KEY POINTS
- Two people were killed on Tuesday when a missile blast hit a Polish village, near the Ukrainian border.
- After intial reports Russia was behind the blast, NATO says it was probably caused by Ukraine's air defences.
- Ukraine maintains there is still a Russian 'trace' behind the attack.
A missile that hit Poland was probably a stray fired by Ukraine's air defences and not a Russian strike, Poland and NATO said on Wednesday, easing global concern that the war in Ukraine could spill across the border.
Nevertheless, NATO's chief said that Moscow, not Kyiv, was ultimately to blame for and launching the attack that triggered Ukrainian defences.
"This is not Ukraine's fault. Russia bears ultimate responsibility as it continues its illegal war against Ukraine," NATO Secretary-General Jens Stoltenberg told reporters in Brussels.
NATO Secretary-General Jens Stoltenberg did not announce any immediate NATO responses to the blast. Source: AAP / Olivier Hoslet
"From the information that we and our allies have, it was an S-300 rocket made in the Soviet Union, an old rocket and there is no evidence that it was launched by the Russian side," Polish President Andrzej Duda said. "It is highly probable that it was fired by Ukrainian anti-aircraft defence."
Mr Stoltenberg also said it was likely to have been a Ukrainian air defence missile. Earlier, US President Joe Biden had said the trajectories suggested the missile was unlikely to have been unleashed from Russia.
The incident occurred while Russia was firing scores of missiles at cities across Ukraine, in what Kyiv says was the most intense volley of such strikes of the nine-month war.
More than 10 Russian missiles hit critical infrastructure surrounding the western Ukrainian city of Lviv. Source: AAP / Pavlo Palamarchuk
The Russian Defence Ministry said none of its missiles had struck closer than 35 km from the Polish border, and that photos of the wreckage in Poland showed elements of a Ukrainian S-300 air defence missile.
The Kremlin said on Wednesday some countries had made "baseless statements" about the incident, after having accused Poland of an "absolutely hysterical" reaction on Tuesday, but that Washington had been comparatively restrained.

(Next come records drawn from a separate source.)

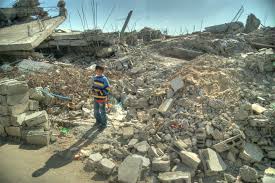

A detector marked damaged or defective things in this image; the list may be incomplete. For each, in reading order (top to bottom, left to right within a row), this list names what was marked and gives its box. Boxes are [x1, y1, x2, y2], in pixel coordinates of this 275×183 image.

broken concrete block [0, 79, 28, 95]
broken concrete block [23, 110, 48, 127]
broken concrete block [25, 130, 50, 146]
broken concrete block [85, 152, 103, 171]
broken concrete block [97, 158, 116, 175]
broken concrete block [118, 155, 143, 183]
broken concrete block [180, 150, 202, 169]
broken concrete block [199, 147, 227, 176]
broken concrete block [212, 134, 245, 153]
broken concrete block [240, 165, 260, 182]
broken concrete block [240, 142, 264, 162]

Hours after the incident, Ukrainian President Volodymyr Zelenskyy had blamed it on "Russian missile terror", and on Wednesday Kyiv did not appear ready to concede that its own missile was involved. Oleksiy Danilov, Secretary of Ukraine's National Security and Defence Council, said Kyiv wanted access to the site and still saw a Russian "trace" behind the attack.
Police officers secure access to the site of the explosion in the village of Przewodow, Poland. Source: Getty / Artur Widak
"Everyone has in the back of the head that we are right near the border and that an armed conflict with Russia would expose us directly," Grzegorz Drewnik, the mayor of Dolhobyczow, the municipality to which Przewodow belongs, told Reuters.
"If this is a mistake of the Ukrainians, there should be no major consequences, but I'm not an expert here."
Some Western leaders at a summit of the G20 in Indonesia suggested that whoever fired the missile, Russia and President Vladimir Putin would ultimately be held responsible for an incident arising from its invasion.
British Prime Minister Rishi Sunak arrives ahead of an emergency meeting of leaders at the G20 summit in Bali. Source: Getty / Leon Neal
G20 leaders issued a closing declaration saying "most members strongly condemned the war in Ukraine", although it acknowledged that "there were other views and different assessments of the situation and sanctions".
Russia is a member of the G20 and Ukraine is not, but Mr Zelenskyy addressed the summit by video link, while Putin stayed home.
Moscow launched Tuesday's wave of missile attacks , the only regional capital it had captured since the invasion.
The barrage echoed a pattern of Moscow lashing out with longer-range missile volleys after losses on the battlefield to a continuing Ukrainian counter-offensive in the east and south.
71-year-old Vasiliy Untura inspects a destroyed home in Posad-Pokrovske village, Kherson. Source: Getty / Metin Aktas
Tuesday's Russian missile flurry largely targeted Ukraine's energy grid, causing power blackouts in a number of cities, some far from front lines. Millions of people were deprived of electricity, according to the UN humanitarian office OCHA.
Rolling power outage schedules in the western Lviv region were being extended to cover all hours of the day, regional governor Maksym Kozytskyi wrote on Telegram on Wednesday.